Exercise: Retype the passage about Ozalys word for word, starting with "Anything that was" and going on through "through it forever.".

Unless you’ve had cancer, you don’t know that a diagnosed woman is, de facto, excluded from the circles of beauty and femininity. Indeed, the first and most obvious damage is physical. Flesh in its most feminine forms is mutilated and hair – another attribute of femininity – falls. And there is no specific cosmetology for these women.
Until Ozalys. Founded in 2017, Ozalys’s purpose is to bring these women back into the circles of beauty and femininity.
A laboratory of team of seven researchers and endless months of research and development were necessary in order to elaborate a range of moisturizing and personal hygiene products of the highest quality, made for women who are going through or have been through cancer.
Everything was made in order to make their lives simpler and more beautiful, be it with 3 in 1 products (the face cream is a day cream, a night cream and has anti-ageing properties, and all for a very reasonable price) or with products that are user-friendly. Isabelle remembers a time when her arms hurt so much that she couldn’t open her face cream, without mentioning her crumbling nails.
Anything that was necessary was evacuated.
The packaging was also studied for a very long time: creams in tubes are actually in an internal food pouch, meaning that there is no contact with the plastic. The tubes’ openings are equipped with non-return valves, meaning that there is no external contamination.
Is it ridiculous to want to make these women’s lives more beautiful whilst they go through hell? Not at all, because every gesture counts when it comes to bringing these women back into the magic circle.
Going through this illness and surviving will leave you different, that is the nature of human resilience. Accepting, accompanying the protocols, not bracing yourself and letting the illness come through you without letting it come over you requires an immense emotional effort which changes women who go through it forever.
Isabelle, beyond her line of dermo-cosmetics, wanted to create a whole environment to accompany, or rather to envelop these women who are fighting, just like she once fought.
She wrote a book called “Fighting Lady” in which she describes the ordeal she went through without taboos.

Supplied material:

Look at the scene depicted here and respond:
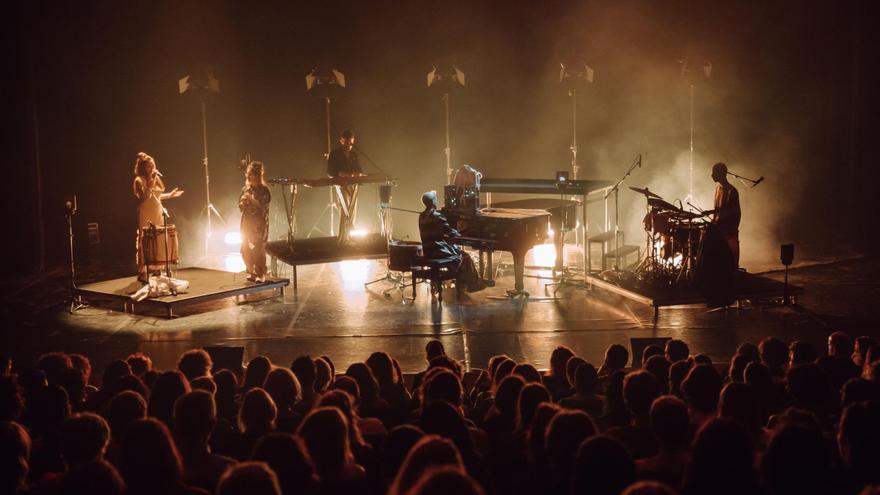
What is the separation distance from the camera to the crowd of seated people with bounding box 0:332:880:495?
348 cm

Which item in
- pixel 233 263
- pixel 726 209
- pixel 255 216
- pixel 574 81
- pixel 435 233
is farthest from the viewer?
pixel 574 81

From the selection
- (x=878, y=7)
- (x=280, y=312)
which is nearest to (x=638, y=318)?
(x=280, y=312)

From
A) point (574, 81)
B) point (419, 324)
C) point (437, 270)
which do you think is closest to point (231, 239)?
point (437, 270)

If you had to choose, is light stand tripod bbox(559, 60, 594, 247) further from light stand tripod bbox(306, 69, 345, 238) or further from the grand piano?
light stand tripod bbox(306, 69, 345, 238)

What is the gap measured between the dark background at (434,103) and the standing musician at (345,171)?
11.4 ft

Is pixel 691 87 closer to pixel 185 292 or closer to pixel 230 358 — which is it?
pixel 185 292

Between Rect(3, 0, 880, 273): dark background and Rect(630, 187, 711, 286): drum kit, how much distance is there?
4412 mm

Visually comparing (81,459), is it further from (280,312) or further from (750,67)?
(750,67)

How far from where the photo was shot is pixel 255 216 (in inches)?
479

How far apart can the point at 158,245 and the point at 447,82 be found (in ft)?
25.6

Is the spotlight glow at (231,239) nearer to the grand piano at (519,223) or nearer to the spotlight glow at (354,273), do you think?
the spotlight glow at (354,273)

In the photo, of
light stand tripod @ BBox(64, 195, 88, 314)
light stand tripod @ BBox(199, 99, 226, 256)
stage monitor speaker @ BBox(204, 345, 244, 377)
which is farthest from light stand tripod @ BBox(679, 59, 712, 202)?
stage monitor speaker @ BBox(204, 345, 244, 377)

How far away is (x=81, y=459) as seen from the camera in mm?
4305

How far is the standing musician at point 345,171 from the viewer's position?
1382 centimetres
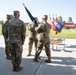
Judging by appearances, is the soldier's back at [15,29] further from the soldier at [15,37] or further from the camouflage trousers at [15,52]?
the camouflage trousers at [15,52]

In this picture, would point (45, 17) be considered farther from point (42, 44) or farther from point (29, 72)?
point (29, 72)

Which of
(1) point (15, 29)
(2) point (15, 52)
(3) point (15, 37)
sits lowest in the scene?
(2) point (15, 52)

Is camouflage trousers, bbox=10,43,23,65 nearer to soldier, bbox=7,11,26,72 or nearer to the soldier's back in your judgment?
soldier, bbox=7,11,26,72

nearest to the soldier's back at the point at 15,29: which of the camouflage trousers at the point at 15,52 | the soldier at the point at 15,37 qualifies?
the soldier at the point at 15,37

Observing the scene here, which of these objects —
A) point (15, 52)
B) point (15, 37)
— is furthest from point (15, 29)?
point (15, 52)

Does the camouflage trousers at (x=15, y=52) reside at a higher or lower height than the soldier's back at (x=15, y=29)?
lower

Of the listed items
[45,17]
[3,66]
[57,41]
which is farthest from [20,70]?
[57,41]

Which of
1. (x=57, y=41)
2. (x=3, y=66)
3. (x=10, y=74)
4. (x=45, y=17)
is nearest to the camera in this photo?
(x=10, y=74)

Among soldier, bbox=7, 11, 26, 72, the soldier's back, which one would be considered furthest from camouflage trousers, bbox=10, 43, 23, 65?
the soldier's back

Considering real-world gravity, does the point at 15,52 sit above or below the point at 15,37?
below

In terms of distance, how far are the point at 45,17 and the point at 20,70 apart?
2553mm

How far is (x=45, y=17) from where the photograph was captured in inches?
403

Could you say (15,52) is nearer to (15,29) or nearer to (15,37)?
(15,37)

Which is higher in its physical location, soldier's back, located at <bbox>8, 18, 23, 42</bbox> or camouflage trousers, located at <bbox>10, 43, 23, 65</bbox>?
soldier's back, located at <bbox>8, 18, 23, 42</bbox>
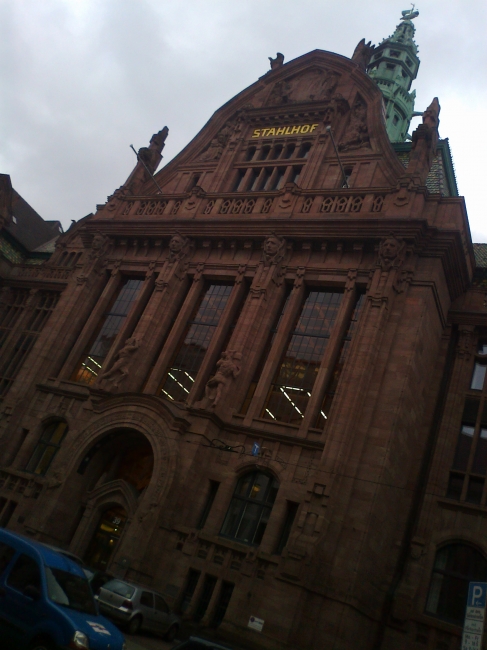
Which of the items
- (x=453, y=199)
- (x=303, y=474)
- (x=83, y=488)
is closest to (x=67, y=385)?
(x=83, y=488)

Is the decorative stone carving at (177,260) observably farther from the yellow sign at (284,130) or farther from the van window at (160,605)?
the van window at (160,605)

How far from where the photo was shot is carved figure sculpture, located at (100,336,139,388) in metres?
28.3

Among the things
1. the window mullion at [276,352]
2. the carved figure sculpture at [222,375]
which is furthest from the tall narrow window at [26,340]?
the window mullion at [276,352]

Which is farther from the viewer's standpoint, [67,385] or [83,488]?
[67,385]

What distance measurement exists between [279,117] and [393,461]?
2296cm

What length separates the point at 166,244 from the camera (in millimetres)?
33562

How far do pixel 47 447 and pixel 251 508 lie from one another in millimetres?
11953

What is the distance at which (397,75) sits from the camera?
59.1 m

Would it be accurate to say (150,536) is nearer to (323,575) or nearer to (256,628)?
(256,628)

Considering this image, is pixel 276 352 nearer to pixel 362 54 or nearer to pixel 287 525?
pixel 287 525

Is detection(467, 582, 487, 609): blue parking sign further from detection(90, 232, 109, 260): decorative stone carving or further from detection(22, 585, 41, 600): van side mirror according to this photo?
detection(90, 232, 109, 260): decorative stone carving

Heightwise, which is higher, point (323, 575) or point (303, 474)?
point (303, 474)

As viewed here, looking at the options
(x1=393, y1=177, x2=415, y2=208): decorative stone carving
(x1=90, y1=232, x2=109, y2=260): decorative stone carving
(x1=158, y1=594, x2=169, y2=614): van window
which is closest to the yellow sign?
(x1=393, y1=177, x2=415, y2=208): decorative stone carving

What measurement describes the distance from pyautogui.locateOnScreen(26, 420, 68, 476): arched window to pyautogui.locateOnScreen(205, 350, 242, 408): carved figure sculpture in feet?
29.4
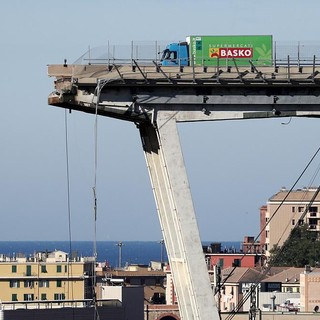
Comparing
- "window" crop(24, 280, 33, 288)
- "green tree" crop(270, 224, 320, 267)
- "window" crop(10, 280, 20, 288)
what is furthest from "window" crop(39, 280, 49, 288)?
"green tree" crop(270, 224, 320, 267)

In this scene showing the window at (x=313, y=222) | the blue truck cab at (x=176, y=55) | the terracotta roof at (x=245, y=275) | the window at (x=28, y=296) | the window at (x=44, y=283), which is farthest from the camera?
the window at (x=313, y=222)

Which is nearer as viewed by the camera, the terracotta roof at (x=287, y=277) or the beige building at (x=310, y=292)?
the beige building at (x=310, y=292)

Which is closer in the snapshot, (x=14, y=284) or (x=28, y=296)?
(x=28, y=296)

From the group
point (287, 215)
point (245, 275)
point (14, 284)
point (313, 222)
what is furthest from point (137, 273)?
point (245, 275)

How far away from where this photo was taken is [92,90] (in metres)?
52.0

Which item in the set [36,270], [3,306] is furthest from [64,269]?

...

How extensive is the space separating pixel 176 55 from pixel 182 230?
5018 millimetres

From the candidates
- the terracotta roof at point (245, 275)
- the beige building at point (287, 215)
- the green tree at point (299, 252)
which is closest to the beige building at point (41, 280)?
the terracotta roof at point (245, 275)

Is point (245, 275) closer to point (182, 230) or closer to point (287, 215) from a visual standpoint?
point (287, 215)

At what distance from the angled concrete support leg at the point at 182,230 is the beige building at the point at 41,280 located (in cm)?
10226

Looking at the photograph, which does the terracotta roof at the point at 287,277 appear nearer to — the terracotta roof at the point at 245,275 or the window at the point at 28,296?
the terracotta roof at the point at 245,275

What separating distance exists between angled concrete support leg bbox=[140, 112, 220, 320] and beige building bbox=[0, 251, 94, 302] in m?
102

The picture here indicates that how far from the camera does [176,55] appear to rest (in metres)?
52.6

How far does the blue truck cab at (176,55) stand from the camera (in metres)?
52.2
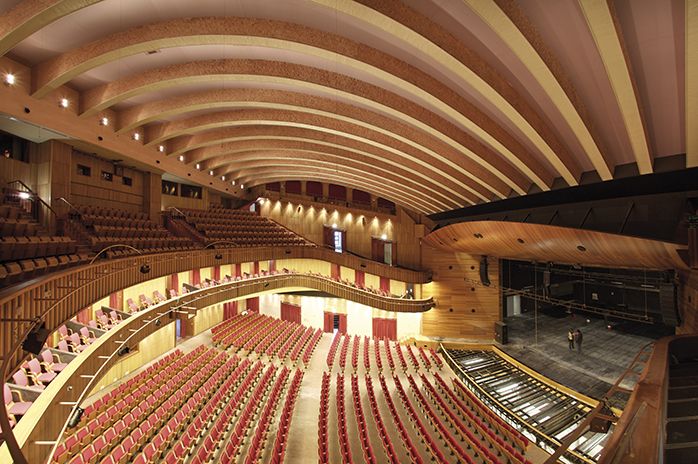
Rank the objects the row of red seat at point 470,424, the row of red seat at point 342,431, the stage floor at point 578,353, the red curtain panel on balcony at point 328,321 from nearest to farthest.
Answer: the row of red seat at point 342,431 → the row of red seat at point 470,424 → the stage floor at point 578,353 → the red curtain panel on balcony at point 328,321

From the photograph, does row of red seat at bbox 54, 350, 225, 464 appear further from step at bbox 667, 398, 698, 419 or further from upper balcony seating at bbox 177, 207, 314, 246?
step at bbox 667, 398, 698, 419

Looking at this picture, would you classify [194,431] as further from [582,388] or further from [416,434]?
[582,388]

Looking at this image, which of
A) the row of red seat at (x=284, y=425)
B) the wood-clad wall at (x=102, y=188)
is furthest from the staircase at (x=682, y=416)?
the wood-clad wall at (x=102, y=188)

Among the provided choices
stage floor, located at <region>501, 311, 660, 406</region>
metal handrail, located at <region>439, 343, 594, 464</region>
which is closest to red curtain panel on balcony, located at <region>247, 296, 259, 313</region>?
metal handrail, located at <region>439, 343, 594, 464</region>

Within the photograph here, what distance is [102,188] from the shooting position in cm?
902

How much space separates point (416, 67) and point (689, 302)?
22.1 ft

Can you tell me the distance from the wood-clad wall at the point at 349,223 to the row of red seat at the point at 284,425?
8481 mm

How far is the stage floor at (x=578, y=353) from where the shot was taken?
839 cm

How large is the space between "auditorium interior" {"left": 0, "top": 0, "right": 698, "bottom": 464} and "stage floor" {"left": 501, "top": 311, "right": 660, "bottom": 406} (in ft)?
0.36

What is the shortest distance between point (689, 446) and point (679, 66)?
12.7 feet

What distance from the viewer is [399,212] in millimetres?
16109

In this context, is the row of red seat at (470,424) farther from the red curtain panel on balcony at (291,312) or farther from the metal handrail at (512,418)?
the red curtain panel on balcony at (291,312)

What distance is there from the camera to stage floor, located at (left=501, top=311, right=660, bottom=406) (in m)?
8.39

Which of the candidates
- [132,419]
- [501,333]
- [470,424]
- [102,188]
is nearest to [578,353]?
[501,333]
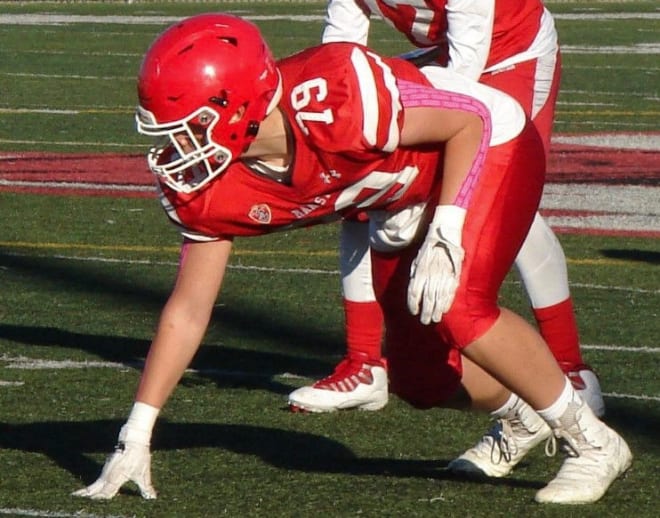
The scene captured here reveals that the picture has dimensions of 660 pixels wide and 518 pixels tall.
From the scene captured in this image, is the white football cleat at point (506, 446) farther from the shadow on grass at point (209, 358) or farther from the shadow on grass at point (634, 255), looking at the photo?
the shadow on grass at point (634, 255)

Task result:
Anything that was necessary was evacuated.
The packaging was also studied for a very long time: creams in tubes are actually in an internal food pouch, meaning that there is no contact with the plastic. The tubes’ openings are equipped with non-return valves, meaning that there is no external contamination.
Is it ridiculous to want to make these women’s lives more beautiful whilst they go through hell? Not at all, because every gesture counts when it comes to bringing these women back into the magic circle.
Going through this illness and surviving will leave you different, that is the nature of human resilience. Accepting, accompanying the protocols, not bracing yourself and letting the illness come through you without letting it come over you requires an immense emotional effort which changes women who go through it forever.